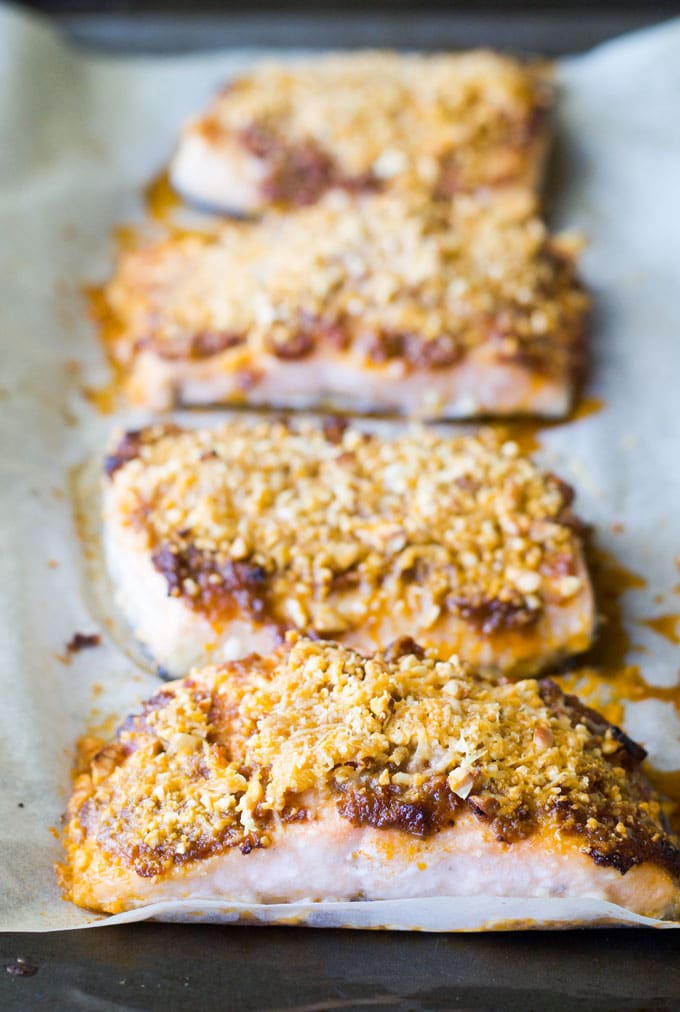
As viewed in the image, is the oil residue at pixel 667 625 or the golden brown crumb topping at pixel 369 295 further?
the golden brown crumb topping at pixel 369 295

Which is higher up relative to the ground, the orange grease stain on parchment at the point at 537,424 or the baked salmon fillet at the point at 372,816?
the orange grease stain on parchment at the point at 537,424

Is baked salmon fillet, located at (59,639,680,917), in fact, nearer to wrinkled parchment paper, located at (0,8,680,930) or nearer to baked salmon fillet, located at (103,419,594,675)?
wrinkled parchment paper, located at (0,8,680,930)

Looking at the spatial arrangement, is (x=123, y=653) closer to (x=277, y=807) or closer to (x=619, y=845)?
(x=277, y=807)

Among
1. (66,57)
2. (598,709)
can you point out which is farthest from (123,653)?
(66,57)

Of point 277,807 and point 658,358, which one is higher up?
point 658,358

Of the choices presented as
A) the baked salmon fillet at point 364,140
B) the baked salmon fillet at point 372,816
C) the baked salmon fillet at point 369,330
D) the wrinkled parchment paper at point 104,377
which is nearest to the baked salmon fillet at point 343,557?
the wrinkled parchment paper at point 104,377

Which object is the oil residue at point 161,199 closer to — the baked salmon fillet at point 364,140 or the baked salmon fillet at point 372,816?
the baked salmon fillet at point 364,140

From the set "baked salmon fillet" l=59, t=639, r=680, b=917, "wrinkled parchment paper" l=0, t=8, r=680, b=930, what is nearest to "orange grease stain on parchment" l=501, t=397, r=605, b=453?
"wrinkled parchment paper" l=0, t=8, r=680, b=930
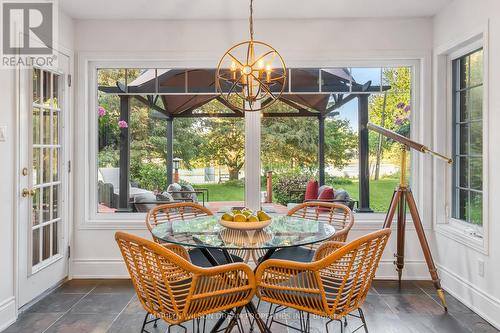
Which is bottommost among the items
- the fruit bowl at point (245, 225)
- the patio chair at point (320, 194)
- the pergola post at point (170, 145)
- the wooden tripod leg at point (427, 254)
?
the wooden tripod leg at point (427, 254)

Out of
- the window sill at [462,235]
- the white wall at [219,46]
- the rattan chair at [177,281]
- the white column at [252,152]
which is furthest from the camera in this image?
the white column at [252,152]

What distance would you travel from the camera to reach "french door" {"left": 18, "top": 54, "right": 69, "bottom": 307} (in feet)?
9.39

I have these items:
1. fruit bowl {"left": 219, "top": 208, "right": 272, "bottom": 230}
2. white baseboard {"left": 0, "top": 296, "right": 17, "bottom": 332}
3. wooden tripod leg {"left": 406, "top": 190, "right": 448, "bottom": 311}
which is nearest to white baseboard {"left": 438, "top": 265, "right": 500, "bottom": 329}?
wooden tripod leg {"left": 406, "top": 190, "right": 448, "bottom": 311}

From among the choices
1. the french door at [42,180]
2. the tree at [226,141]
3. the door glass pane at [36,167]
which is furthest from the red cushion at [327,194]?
the door glass pane at [36,167]

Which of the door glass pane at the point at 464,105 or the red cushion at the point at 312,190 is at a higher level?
the door glass pane at the point at 464,105

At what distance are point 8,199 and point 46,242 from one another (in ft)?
2.34

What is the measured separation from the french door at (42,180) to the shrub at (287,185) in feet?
6.81

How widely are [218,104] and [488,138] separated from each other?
7.87 feet

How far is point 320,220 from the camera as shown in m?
3.15

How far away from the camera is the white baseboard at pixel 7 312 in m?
2.58

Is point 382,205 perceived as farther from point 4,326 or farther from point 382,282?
point 4,326

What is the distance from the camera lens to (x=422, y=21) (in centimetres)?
357

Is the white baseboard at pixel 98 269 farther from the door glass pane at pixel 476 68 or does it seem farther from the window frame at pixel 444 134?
the door glass pane at pixel 476 68

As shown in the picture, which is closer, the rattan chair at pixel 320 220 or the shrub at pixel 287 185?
the rattan chair at pixel 320 220
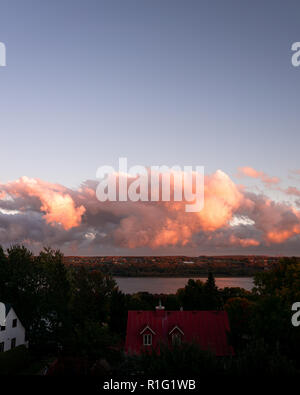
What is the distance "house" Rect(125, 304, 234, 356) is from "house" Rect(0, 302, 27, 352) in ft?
45.6

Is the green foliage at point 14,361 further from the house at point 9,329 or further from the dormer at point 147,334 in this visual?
the dormer at point 147,334

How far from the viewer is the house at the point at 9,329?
40.5 meters

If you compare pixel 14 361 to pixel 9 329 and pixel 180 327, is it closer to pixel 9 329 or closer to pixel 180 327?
pixel 9 329

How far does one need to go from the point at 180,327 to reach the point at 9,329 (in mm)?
19321

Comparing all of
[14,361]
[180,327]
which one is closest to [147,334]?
[180,327]

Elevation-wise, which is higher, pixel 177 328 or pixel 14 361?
pixel 177 328

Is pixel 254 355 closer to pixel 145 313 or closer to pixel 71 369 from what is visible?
pixel 71 369

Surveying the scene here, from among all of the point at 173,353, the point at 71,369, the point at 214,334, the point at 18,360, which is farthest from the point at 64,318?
the point at 173,353

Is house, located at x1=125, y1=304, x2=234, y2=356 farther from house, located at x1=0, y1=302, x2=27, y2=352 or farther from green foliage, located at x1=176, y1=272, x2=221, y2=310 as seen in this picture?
green foliage, located at x1=176, y1=272, x2=221, y2=310

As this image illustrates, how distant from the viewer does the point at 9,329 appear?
4175 centimetres

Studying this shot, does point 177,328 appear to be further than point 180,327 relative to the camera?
No

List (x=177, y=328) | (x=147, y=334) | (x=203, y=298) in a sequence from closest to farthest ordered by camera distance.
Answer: (x=147, y=334), (x=177, y=328), (x=203, y=298)

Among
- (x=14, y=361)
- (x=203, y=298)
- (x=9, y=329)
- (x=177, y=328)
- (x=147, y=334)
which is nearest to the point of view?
(x=14, y=361)

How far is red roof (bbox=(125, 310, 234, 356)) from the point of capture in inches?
1449
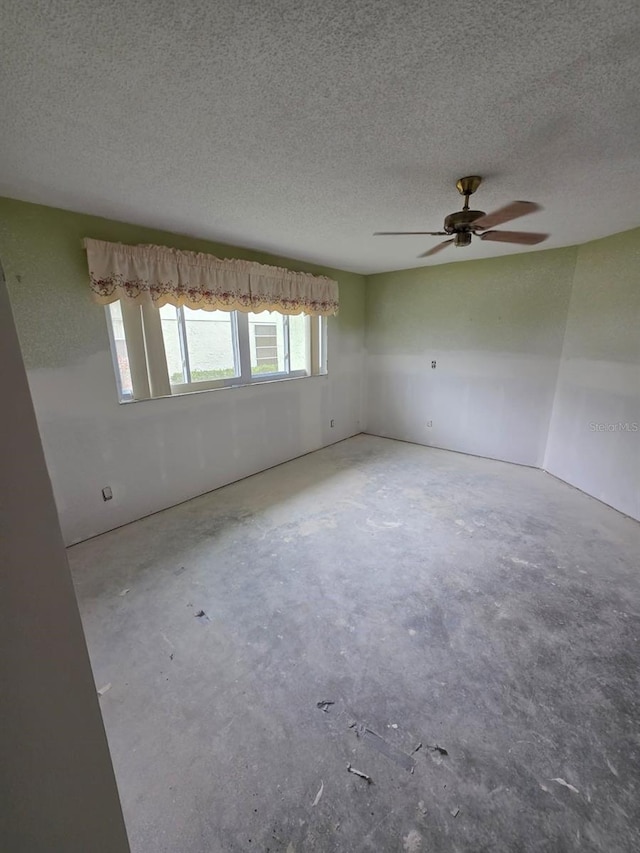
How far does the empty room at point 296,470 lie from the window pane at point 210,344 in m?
0.03

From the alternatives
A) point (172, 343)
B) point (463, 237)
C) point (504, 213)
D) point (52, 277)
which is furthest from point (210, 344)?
point (504, 213)

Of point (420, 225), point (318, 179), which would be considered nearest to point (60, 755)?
point (318, 179)

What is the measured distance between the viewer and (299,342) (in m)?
4.13

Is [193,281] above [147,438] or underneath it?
above

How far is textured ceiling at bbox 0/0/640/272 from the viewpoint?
0.90 meters

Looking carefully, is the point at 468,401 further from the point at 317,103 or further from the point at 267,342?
the point at 317,103

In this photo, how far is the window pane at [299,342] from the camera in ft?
13.2

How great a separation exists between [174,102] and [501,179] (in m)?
1.58

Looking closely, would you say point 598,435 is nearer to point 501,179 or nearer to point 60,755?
point 501,179

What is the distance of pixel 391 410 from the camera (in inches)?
192

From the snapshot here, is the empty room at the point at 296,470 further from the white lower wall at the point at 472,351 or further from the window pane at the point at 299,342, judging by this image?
the window pane at the point at 299,342

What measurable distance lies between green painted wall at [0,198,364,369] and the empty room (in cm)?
2

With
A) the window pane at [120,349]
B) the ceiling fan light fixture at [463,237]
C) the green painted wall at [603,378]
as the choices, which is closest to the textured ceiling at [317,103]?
the ceiling fan light fixture at [463,237]

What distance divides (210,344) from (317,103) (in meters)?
2.24
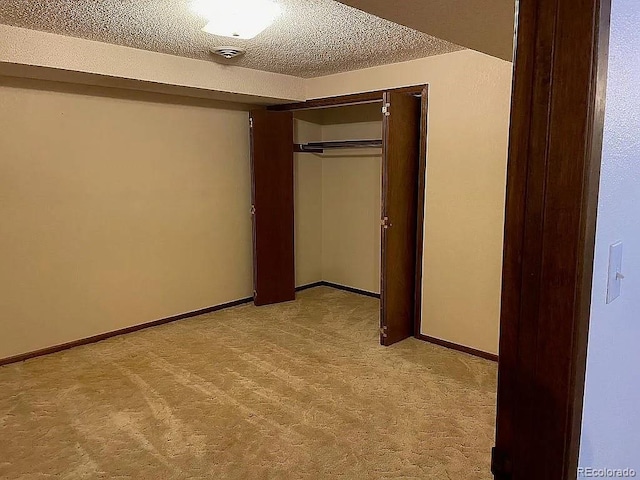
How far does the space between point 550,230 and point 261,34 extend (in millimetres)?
2617

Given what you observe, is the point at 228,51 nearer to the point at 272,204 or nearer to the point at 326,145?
the point at 272,204

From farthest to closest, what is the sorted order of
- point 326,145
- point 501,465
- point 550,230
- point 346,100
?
point 326,145
point 346,100
point 501,465
point 550,230

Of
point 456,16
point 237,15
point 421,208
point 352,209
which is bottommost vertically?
point 352,209

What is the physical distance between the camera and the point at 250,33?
8.93 feet

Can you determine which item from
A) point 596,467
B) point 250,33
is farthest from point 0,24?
point 596,467

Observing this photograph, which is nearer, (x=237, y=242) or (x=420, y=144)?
(x=420, y=144)

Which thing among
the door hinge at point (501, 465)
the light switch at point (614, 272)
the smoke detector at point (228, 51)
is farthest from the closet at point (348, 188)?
the door hinge at point (501, 465)

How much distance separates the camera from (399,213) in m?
3.86

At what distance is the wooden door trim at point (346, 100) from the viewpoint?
151 inches

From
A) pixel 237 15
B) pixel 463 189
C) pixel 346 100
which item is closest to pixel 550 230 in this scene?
pixel 237 15

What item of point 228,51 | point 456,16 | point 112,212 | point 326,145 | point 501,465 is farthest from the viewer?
point 326,145

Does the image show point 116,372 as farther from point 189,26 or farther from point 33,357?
point 189,26

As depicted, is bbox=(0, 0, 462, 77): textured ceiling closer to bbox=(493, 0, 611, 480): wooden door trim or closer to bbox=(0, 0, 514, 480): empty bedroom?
bbox=(0, 0, 514, 480): empty bedroom

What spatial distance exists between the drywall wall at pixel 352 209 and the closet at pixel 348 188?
0.4 inches
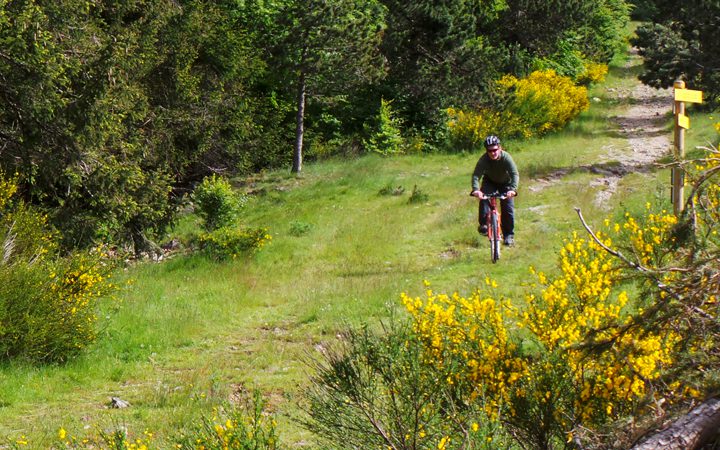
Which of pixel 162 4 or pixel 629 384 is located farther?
pixel 162 4

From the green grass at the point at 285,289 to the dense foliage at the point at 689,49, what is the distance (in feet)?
21.4

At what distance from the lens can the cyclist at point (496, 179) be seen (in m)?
12.4

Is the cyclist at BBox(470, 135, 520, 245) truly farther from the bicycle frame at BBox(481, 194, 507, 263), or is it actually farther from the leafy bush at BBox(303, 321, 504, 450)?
the leafy bush at BBox(303, 321, 504, 450)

┄┄┄┄┄┄

Work to complete =>
Starting with the line that contains "How far does the empty" and going on through the line that contains "0.90 meters", give these lines of the records again with "window pane" swapped for "glass pane" and everything else left unchanged.

Exercise answer =>
How far does the empty room at point 296,470 lie from the glass pane at point 210,344 in m?
0.03

From the alternatives
A) point (172, 343)
B) point (463, 237)
C) point (504, 213)
D) point (52, 277)
which is furthest from point (210, 344)?
point (504, 213)

Of point (420, 225), point (318, 179), which would be considered nearest to point (60, 755)?
point (318, 179)

What is the measured distance between the viewer and (299,342) (in m)?
4.13

Is [193,281] above [147,438] or underneath it?
above

How far is textured ceiling at bbox 0/0/640/272 from the viewpoint?
0.90 meters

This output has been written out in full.